Personal information
- Full name: Henry Watson Edmondson
- Date of birth: 25 November 1872
- Place of birth: Hobart, Tasmania
- Date of death: 18 August 1946 (aged 73)
- Place of death: South Perth, Western Australia
- Position(s): Forward

Playing career^{1}
- Years: Club / Games (Goals)
- 1902–1907: Perth / 74 (131)
- ^{1} Playing statistics correct to the end of 1907.

= Henry Edmondson (sportsman) =

Tasmanian-born Australian rules footballer

Henry Watson Edmondson (25 November 1872 – 18 August 1946) was an Australian rules footballer who played with Perth in the Western Australian Football Association (WAFA). He also played first-class cricket for Western Australia.

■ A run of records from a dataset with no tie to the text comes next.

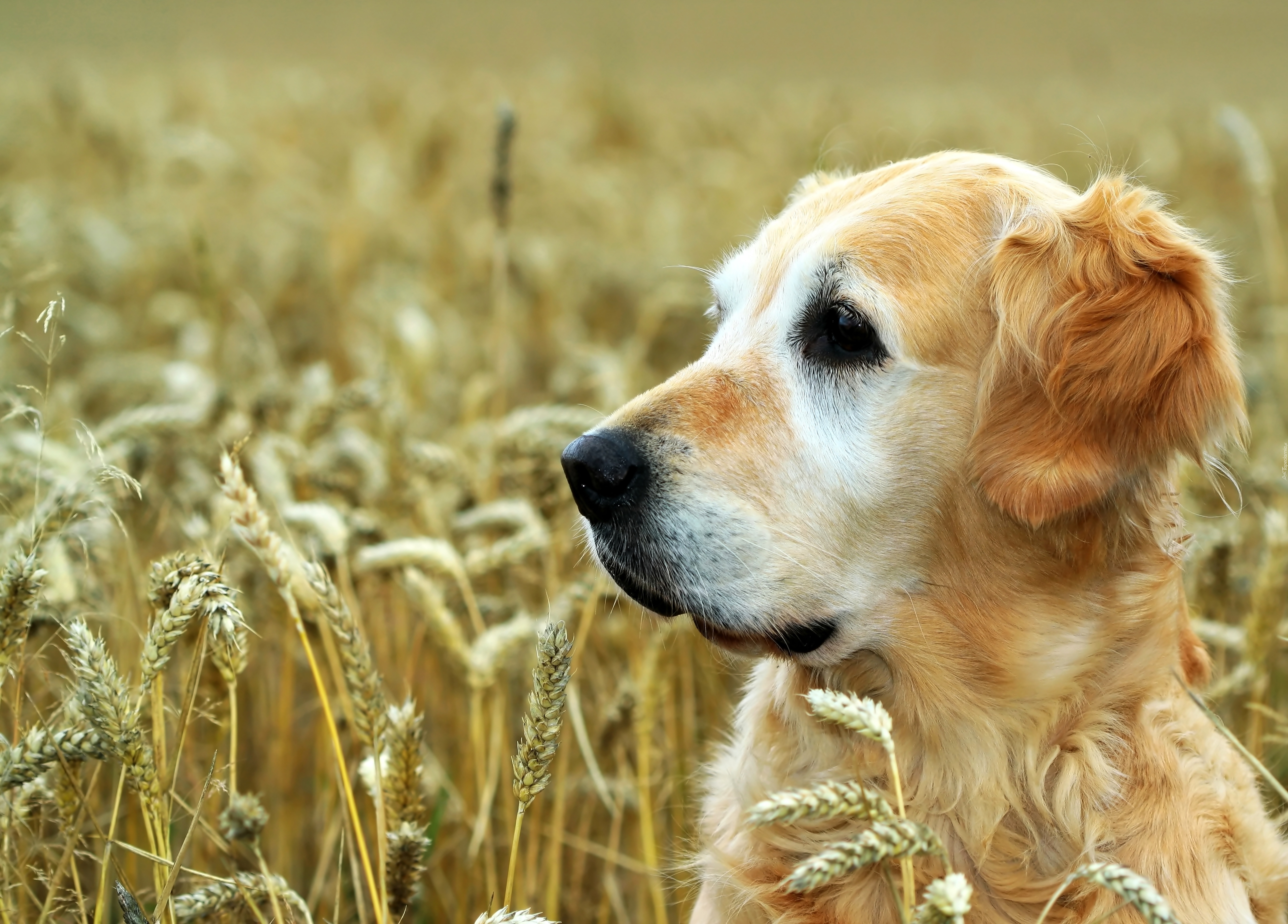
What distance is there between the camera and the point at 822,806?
1335 mm

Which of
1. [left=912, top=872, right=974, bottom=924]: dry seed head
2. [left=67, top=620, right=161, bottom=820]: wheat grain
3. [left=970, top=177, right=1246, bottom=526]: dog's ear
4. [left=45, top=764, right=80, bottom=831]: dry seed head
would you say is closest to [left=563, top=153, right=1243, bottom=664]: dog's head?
[left=970, top=177, right=1246, bottom=526]: dog's ear

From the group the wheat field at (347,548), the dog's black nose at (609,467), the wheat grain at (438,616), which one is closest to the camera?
the wheat field at (347,548)

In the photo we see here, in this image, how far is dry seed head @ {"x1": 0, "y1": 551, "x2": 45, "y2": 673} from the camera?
149 centimetres

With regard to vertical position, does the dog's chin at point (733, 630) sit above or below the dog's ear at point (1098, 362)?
below

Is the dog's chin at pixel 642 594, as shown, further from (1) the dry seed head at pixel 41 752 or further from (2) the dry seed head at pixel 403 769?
(1) the dry seed head at pixel 41 752

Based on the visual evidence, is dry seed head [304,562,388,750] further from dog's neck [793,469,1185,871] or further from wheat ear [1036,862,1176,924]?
wheat ear [1036,862,1176,924]

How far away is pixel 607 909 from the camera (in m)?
2.53

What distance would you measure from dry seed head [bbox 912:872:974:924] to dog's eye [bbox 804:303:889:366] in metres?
1.01

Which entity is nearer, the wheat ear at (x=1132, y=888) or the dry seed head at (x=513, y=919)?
the wheat ear at (x=1132, y=888)

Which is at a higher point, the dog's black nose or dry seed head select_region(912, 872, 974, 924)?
the dog's black nose

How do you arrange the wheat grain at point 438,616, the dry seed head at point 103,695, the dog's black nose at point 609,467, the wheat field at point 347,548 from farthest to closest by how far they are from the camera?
the wheat grain at point 438,616, the dog's black nose at point 609,467, the wheat field at point 347,548, the dry seed head at point 103,695

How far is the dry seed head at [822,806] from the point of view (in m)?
1.28

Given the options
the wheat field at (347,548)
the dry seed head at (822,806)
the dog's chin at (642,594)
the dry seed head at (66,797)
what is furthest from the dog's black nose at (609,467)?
the dry seed head at (66,797)

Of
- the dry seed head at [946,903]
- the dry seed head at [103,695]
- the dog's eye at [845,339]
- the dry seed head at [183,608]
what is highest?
the dog's eye at [845,339]
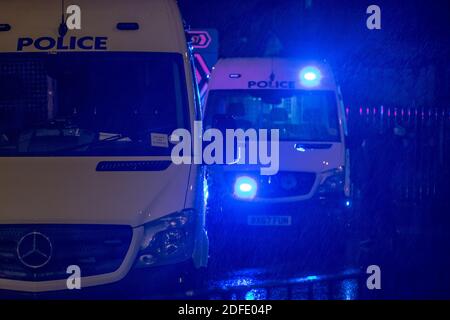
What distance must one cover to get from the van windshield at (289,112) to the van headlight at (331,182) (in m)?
0.45

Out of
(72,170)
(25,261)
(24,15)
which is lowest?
(25,261)

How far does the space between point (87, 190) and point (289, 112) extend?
18.0 feet

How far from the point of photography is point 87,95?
22.7 ft

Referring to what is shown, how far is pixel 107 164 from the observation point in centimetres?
629

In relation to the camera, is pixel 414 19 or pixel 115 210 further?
pixel 414 19

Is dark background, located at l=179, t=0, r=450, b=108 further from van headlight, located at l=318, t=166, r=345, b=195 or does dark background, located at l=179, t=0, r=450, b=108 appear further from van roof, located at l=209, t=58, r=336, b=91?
van headlight, located at l=318, t=166, r=345, b=195

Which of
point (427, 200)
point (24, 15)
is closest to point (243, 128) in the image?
point (24, 15)

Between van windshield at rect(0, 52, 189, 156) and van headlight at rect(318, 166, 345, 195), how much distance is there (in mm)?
4095

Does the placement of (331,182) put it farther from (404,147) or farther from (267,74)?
(404,147)

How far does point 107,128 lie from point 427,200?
427 inches

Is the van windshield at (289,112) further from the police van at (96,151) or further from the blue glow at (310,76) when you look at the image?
the police van at (96,151)

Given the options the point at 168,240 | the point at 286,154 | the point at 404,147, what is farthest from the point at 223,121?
the point at 404,147

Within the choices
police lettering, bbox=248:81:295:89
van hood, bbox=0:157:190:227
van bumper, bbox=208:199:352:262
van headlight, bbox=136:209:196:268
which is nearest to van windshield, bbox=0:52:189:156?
van hood, bbox=0:157:190:227
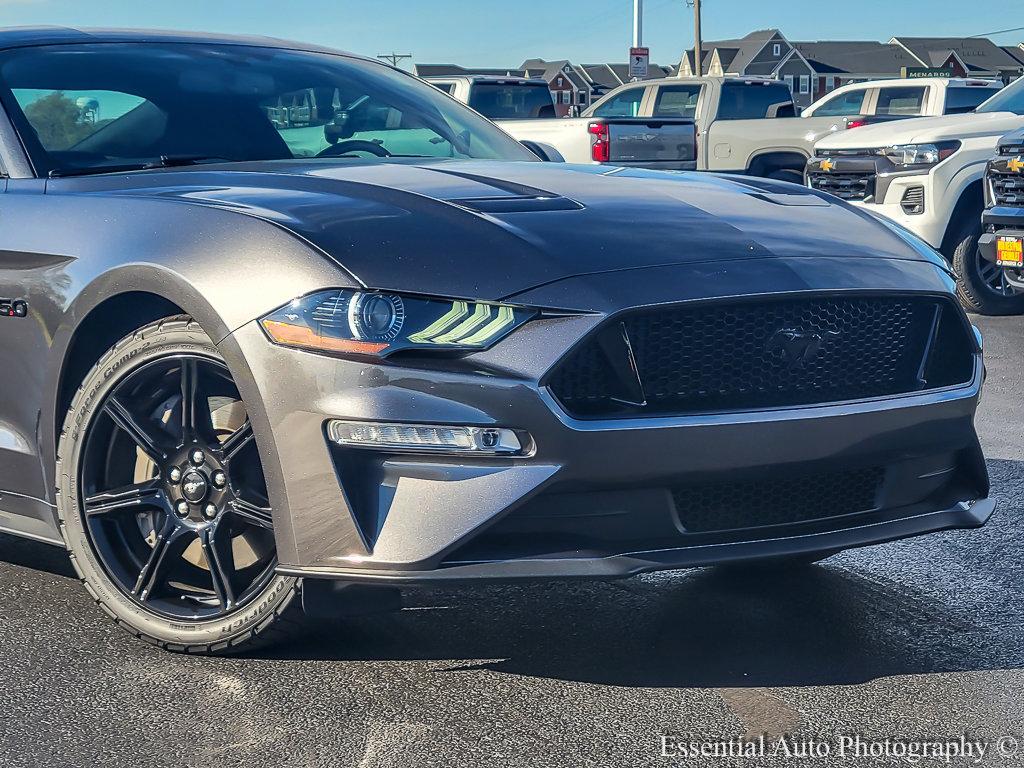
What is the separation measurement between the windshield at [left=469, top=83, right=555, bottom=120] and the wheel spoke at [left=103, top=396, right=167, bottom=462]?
16.4 metres

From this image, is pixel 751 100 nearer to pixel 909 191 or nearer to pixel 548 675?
pixel 909 191

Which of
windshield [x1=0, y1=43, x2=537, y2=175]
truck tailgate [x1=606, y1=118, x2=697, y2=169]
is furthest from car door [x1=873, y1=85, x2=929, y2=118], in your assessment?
windshield [x1=0, y1=43, x2=537, y2=175]

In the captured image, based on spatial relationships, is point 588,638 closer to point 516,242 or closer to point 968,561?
point 516,242

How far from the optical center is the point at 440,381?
2.71 metres

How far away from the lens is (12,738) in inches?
110

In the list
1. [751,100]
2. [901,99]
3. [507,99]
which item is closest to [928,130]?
[901,99]

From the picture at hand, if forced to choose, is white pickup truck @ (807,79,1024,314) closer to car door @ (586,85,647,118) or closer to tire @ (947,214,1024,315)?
tire @ (947,214,1024,315)

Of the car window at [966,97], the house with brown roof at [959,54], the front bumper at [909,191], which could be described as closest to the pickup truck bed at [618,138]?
the car window at [966,97]

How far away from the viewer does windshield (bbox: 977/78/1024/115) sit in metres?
10.7

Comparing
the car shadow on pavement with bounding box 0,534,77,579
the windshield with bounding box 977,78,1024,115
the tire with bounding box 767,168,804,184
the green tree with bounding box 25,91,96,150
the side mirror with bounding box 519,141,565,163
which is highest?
the green tree with bounding box 25,91,96,150

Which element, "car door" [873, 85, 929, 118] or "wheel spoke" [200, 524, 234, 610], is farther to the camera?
"car door" [873, 85, 929, 118]

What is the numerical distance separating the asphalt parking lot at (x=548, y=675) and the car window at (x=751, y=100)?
665 inches

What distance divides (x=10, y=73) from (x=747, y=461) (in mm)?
2400

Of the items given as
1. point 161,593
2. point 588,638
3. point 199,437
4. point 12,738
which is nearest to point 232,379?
point 199,437
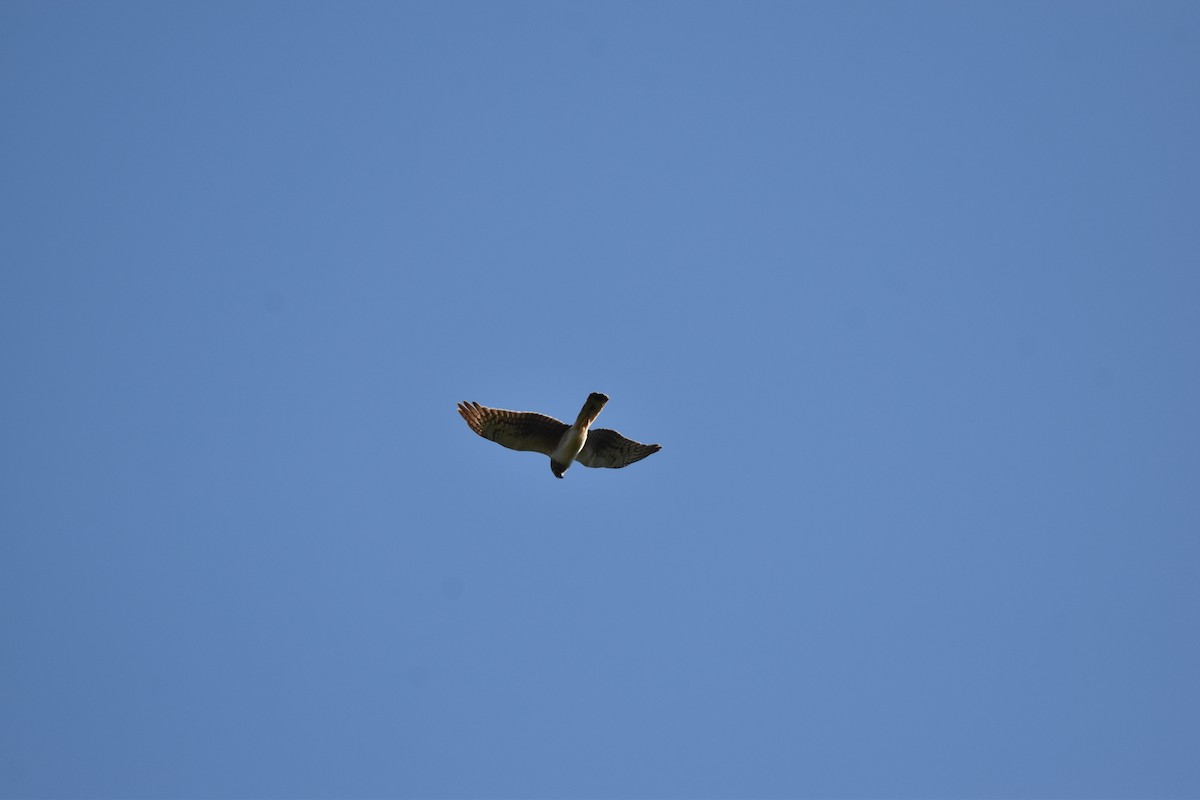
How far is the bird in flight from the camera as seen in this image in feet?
88.7

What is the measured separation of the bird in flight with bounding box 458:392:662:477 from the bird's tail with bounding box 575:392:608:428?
3 cm

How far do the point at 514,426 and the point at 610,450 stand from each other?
1.93 metres

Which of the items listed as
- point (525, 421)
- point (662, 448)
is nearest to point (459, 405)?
point (525, 421)

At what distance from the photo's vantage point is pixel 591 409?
2612 centimetres

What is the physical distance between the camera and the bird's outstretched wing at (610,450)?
90.2ft

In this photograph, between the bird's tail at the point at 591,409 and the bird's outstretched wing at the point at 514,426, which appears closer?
the bird's tail at the point at 591,409

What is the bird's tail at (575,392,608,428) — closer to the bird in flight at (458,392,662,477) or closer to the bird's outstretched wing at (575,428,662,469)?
the bird in flight at (458,392,662,477)

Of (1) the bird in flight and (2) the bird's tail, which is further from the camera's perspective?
(1) the bird in flight

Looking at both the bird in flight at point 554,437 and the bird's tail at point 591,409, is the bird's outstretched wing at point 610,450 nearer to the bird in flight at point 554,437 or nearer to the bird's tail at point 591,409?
the bird in flight at point 554,437

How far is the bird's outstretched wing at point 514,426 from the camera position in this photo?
2708 cm

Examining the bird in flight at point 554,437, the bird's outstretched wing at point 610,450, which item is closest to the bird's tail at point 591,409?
the bird in flight at point 554,437

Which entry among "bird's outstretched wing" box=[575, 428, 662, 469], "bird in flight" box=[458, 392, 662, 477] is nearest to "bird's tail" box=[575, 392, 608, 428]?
"bird in flight" box=[458, 392, 662, 477]

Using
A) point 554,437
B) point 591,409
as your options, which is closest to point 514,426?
point 554,437

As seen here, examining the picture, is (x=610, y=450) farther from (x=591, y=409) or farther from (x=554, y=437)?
(x=591, y=409)
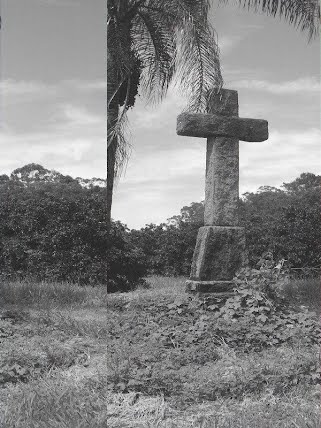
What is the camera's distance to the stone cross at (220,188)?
200 inches

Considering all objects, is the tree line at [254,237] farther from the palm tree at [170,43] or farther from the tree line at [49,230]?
the palm tree at [170,43]

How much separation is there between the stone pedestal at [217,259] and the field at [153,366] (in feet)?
0.67

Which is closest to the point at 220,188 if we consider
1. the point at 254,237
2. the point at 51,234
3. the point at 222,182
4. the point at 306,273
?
the point at 222,182

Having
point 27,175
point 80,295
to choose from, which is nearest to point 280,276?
point 80,295

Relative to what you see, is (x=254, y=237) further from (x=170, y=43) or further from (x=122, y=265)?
(x=170, y=43)

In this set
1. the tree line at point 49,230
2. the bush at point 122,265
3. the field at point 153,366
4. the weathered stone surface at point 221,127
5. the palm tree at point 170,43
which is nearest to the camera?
the field at point 153,366

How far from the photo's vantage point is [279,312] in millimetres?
4645

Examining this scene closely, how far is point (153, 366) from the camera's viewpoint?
10.7 ft

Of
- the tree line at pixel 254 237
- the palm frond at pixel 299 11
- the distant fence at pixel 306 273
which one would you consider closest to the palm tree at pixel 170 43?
the palm frond at pixel 299 11

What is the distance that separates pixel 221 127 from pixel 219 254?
1219 millimetres

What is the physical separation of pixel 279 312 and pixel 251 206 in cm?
478

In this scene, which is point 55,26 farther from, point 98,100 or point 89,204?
point 89,204

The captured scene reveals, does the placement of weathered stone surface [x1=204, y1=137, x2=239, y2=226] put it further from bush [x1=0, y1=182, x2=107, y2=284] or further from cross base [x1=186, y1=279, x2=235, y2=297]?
bush [x1=0, y1=182, x2=107, y2=284]

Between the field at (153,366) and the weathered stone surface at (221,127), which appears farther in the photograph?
the weathered stone surface at (221,127)
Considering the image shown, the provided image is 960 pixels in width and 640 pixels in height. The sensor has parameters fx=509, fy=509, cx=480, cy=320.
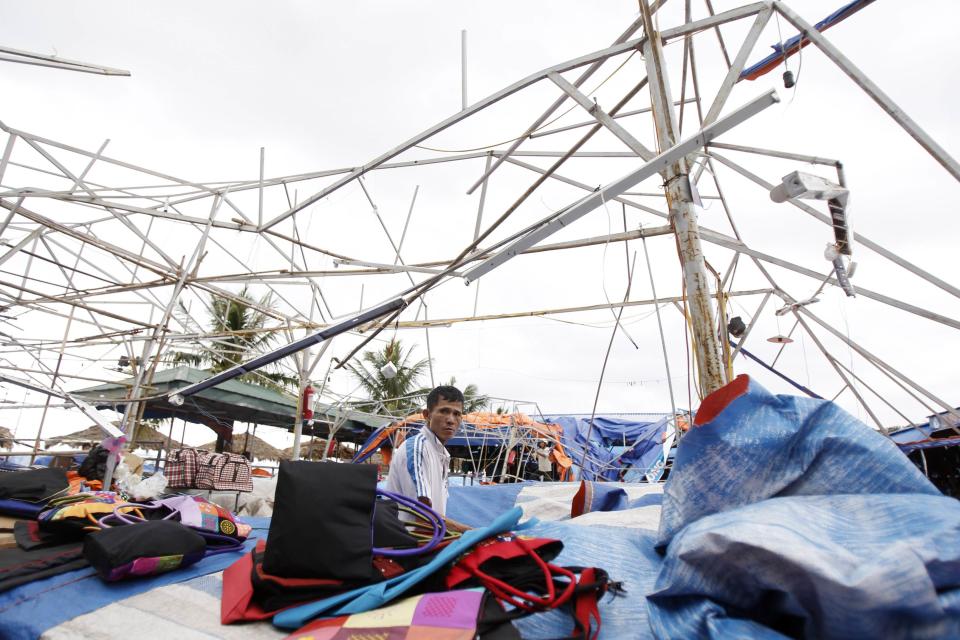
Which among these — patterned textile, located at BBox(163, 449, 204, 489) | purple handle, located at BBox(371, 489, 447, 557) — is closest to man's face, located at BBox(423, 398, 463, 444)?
purple handle, located at BBox(371, 489, 447, 557)

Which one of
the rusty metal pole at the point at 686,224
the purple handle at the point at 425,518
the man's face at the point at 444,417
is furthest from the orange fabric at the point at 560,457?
the purple handle at the point at 425,518

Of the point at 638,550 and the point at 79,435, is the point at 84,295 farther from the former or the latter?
the point at 79,435

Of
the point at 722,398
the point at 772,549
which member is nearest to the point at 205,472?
the point at 722,398

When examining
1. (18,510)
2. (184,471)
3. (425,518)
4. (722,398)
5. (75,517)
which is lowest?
(184,471)

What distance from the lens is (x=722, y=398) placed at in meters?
1.50

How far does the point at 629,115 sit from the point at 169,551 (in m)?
4.04

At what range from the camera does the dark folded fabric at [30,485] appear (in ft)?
9.39

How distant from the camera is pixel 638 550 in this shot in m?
1.72

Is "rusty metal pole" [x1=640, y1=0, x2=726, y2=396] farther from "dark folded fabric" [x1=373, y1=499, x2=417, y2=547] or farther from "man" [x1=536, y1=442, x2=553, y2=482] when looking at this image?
"man" [x1=536, y1=442, x2=553, y2=482]

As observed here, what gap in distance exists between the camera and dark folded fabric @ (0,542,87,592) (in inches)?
68.2

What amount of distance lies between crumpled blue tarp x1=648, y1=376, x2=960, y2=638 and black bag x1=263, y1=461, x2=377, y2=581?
827 millimetres

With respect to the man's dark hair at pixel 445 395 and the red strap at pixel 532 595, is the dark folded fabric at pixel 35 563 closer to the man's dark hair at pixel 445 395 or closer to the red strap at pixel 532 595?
the red strap at pixel 532 595

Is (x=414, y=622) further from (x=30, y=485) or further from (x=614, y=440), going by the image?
(x=614, y=440)

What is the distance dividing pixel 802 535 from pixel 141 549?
2.04m
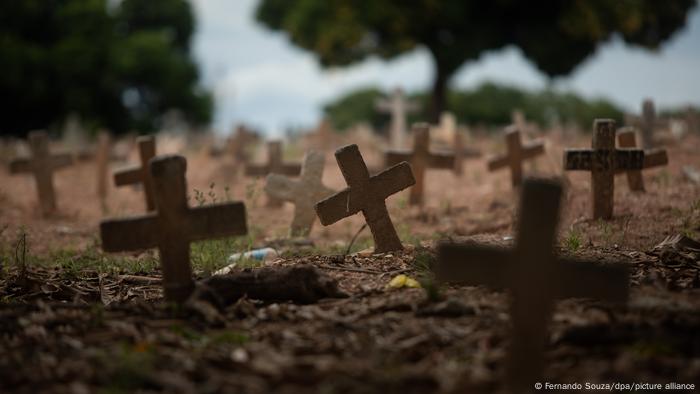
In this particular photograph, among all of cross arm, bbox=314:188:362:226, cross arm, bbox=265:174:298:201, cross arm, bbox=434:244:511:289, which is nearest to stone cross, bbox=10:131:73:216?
cross arm, bbox=265:174:298:201

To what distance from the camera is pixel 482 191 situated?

Edmondson was already 29 when he started his WAFA career, in 1902. In his first season, he was Perth's leading goal-kicker and he was the full-forward in their 1907 premiership team, which won the grand final on appeal. He kicked two goals on grand final day, the only multiple goal-kicker on either team, in what was his final league appearance.

He played most of his interstate cricket after retiring from football but participated in one first-class match in 1905/06, as a bowler.

In 1912/13, Edmond both played in and was manager of the Western Australia team which toured the country. On this occasion he was used as a top order batsman and scored two half centuries, the best of which was 68 against New South Wales. Against South Australia in Adelaide, Edmondson acted as his side's wicket-keeper in the second innings as usual gloveman Harold Evers was injured. In Sydney, Edmondson got a pair against New South Wales but also got the biggest wicket of his career, that of star Australian Test batsman Victor Trumper. The 1963 edition of Wisden Cricketers' Almanack would name Trumper among the Six Giants of the Wisden Century. He finished his career with 194 runs at 17.63 and four wickets at 56.50, from six first-class matches.